### Requirement
Answer these about the short-story passage below:
1. At the end of the story read at age nine, what covered the room?
2. Which book does the view from a curve in the road bring back?
3. For how long has the writer been writing short stories?

### Passage
***
Stories you read when you're the right age never quite leave you. You may forget who wrote them, or what the story was called, or sometimes you might forget precisely what happened. But if a story touches you, it will stay with you, haunting the places in your mind that you rarely ever visit.
Horror stays with you hardest. If it brings a real chill to the back of your neck, if once the story is done you find yourself closing the book slowly for fear of disturbing something, and creeping away, then it's there for the rest of time. There was a story I read when I was nine that ended with a room covered with snails (I think they were probably man-eating snails) and they were crawling slowly toward someone to eat him. I get the same creeps remembering it now that I did when I read it.
Fantasy gets into your bones. There's a curve in a road I sometimes pass; a view of a village on rolling green hills and behind it huger, craggier, grayer hills, and in the distance mountains and mist, that I cannot see without remembering reading "The Lord of the Rings". The book is somewhere inside me, and that view brings it to the surface.
And science fiction (although, there's only a little of that here, I'm afraid) takes you across the stars and into other times and minds. There's nothing like spending some time inside an alien head to remind us how little divides us, person from person.
Short stories are tiny windows into other worlds and other minds and other dreams. They're journeys you can make to the far side of the universe and still be back in time for dinner. I've been writing short stories for almost a quarter of a century now. In the beginning they were a great way to begin to learn my craft as a writer; the hardest thing to do as a young writer is to finish something, and that was what I was learning how to do.
These days, most of the things I write are long: long comics or long books or long films, and a short story, something that's finished and over in a weekend or a week, is pure fun. My favorite short story writers as a boy are, many of them, my favorite short story writers now: people like Saki, or Harlan Ellison; like John Collier, or Ray Bradbury. Close-up conjurers who, with just twenty-six letters and a handful of punctuation marks could make you laugh and break your heart, all in a handful of pages. There's another good thing about a book of short stories: you don't have to like them all. If there's one you don't enjoy, well, there'll be another one along soon.
***
### Data section
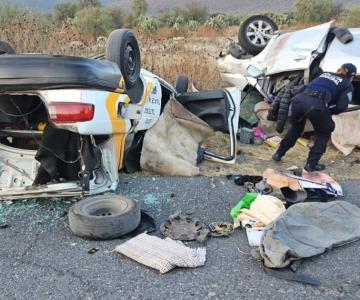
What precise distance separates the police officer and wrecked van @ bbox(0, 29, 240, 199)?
2.28 meters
***
### Answer to the problem
1. Snails.
2. "The Lord of the Rings."
3. Almost a quarter of a century.